3 papers presented at PerCom2026
21 March 2026, by Alhassan Abdelhalim

Photo: Janick Edinger
From March 16 to 20, our research group presented three papers at the IEEE PerCom 2026 conference in Pisa, Italy. The papers were accepted in the workshops PerFail, PerComAI, and TrustSense.
LLMs Explain't: A Post-Mortem on Semantic Interpretability in Transformer Models (PerFail)

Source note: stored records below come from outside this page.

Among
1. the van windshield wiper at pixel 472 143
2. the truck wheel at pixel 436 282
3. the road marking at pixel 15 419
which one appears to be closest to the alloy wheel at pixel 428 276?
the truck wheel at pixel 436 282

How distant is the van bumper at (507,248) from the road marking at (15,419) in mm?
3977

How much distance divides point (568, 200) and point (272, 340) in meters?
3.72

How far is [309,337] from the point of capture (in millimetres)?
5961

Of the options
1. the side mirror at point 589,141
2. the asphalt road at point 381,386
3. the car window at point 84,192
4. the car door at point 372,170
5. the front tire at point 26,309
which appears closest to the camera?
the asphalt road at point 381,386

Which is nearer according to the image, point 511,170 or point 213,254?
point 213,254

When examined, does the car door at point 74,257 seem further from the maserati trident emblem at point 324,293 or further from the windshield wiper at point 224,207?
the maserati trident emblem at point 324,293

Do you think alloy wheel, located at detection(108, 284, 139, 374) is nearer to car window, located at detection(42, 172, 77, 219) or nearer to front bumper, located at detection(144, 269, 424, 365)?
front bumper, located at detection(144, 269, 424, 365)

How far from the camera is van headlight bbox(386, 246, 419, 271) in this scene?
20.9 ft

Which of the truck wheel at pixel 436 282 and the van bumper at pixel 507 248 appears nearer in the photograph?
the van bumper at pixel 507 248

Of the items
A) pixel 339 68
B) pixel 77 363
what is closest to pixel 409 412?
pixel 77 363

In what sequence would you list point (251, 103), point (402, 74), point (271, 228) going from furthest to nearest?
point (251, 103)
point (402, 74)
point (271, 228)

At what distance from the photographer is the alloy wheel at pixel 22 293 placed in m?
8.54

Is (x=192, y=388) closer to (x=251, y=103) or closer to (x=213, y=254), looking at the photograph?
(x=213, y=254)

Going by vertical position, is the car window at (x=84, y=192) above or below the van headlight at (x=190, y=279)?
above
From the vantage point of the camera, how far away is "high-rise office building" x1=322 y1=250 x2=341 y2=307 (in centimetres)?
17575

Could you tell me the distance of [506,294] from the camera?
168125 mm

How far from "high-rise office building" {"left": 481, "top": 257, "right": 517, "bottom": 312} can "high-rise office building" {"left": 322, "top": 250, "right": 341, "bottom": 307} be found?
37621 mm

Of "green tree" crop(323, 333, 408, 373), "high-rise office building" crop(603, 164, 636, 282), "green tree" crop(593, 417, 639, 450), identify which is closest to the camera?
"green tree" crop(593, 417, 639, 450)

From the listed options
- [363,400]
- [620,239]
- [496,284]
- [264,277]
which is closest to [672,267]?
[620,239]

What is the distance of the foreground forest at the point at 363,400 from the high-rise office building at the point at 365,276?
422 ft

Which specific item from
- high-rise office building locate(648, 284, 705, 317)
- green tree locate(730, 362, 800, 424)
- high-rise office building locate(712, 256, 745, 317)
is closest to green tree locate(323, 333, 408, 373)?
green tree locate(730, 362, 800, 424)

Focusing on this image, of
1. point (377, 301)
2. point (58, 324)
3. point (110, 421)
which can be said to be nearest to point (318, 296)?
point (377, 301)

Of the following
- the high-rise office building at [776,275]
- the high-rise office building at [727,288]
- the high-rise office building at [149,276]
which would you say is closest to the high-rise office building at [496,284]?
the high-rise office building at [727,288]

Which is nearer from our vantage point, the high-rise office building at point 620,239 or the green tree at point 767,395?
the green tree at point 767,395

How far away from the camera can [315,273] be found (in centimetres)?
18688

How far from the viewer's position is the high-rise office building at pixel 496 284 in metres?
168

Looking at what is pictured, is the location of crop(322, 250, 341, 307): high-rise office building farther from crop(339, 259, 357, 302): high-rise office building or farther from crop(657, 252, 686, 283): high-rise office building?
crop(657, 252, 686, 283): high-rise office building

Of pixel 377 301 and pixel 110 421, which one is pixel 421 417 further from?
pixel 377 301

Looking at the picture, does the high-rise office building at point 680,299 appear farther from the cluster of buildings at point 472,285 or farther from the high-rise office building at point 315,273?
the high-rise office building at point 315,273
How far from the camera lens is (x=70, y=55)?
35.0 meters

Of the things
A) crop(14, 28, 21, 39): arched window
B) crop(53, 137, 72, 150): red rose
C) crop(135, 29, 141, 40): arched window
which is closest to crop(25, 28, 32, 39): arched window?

Authors: Alhassan Abdelhalim, Janick Edinger, Sören Laue, Michaela Regneri
This paper examines widely used methods for explaining large language models and shows that some popular interpretation approaches can produce convincing results without actually revealing how the models work. The findings highlight the need for more rigorous and reliable explainability methods, especially when LLMs are deployed in pervasive and distributed systems.
Context-Aware Inference in Segmentation with Block-skipping Early Exit Networks (PeRConAI)
Authors: Lennart Bengtson, Paula Gómez Matos, Philipp Kisters , Janick Edinger
This work presents a new approach for making semantic segmentation models faster on resource-constrained devices. By combining early exits with dynamic block-skipping, the paper shows how potential computational savings can be turned into actual runtime improvements for real-time AI applications.
Beyond the Beaten Path: Using Gamification to Expand Urban Crowdsensing Coverage (TrustSense)
Authors: Inga Lange; Juliane Namneck; Lennart Bengtson; Philipp Kisters; Janick Edinger
This paper investigates whether gamification can motivate people to take less frequently used routes in order to improve urban crowdsensing coverage. The results suggest that simple elements such as badges and leaderboards alone may not be enough, and that more personalized incentives are needed to encourage broader participation.
We are especially proud that the TrustSense paper received the Best Paper Award.